Interbeat intervals of two clusters after their connection and subsequent separation
The above results show that the IBIs of clusters were within the IBIs of spontaneously beating constituent single cells and were also longer than that of the fastest-beating constituent cardiomyocyte. If isolated cardiomyocytes are connected, under the rule of “overdrive suppression,” the IBIs of the clusters should follow that of the fastest-beating constituent cardiomyocyte. However, the IBIs of the clusters were near the mean value of the single cardiomyocytes. These single cells-to-cluster results suggest the possibility that the cluster-to-cluster connection also does not match what would be expected under “overdrive suppression,” but that a synchronized IBI that is the mean of those of two clusters develops after their contact.
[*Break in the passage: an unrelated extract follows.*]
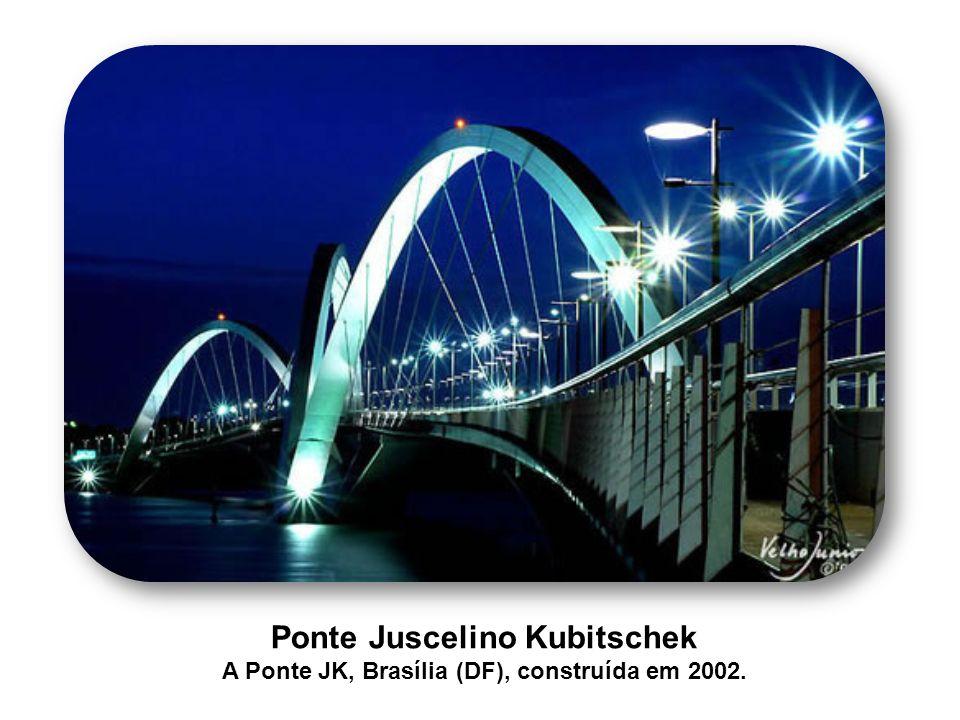 Ponte Juscelino Kubitschek A Ponte JK, Brasília (DF), construída em 2002.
To confirm this possibility, we connected two spontaneously beating clusters and compared their beating synchronization behavior between before and after their connection. Two hES cardiomyocyte clusters were formed from 1.0 mL of \(1.0\times 10^{5}\hbox { cells/mL}\) for the large cluster, and 1.0 mL of \(1.0\times 10^{4}\hbox { cells/mL}\) for the small cluster, on the agarose concave structure in a 24-well plate. Figure 6a,b shows micrographs of the large and small clusters before their connection. After 7 days of cultivation, we recorded their IBIs as the “before contact” data. Then, using a micropipette, we manipulated the small cluster to move it adjacent to the large cluster to induce contact between these two clusters on the culture dish (Fig. 6c). After 3 days of cultivation after their contact, we recorded the synchronized IBIs of these two contacting clusters. Finally, we separated these two clusters using ophthalmic scissors and recorded the IBIs of these two clusters as the “after separation” data (Fig. 6d,e).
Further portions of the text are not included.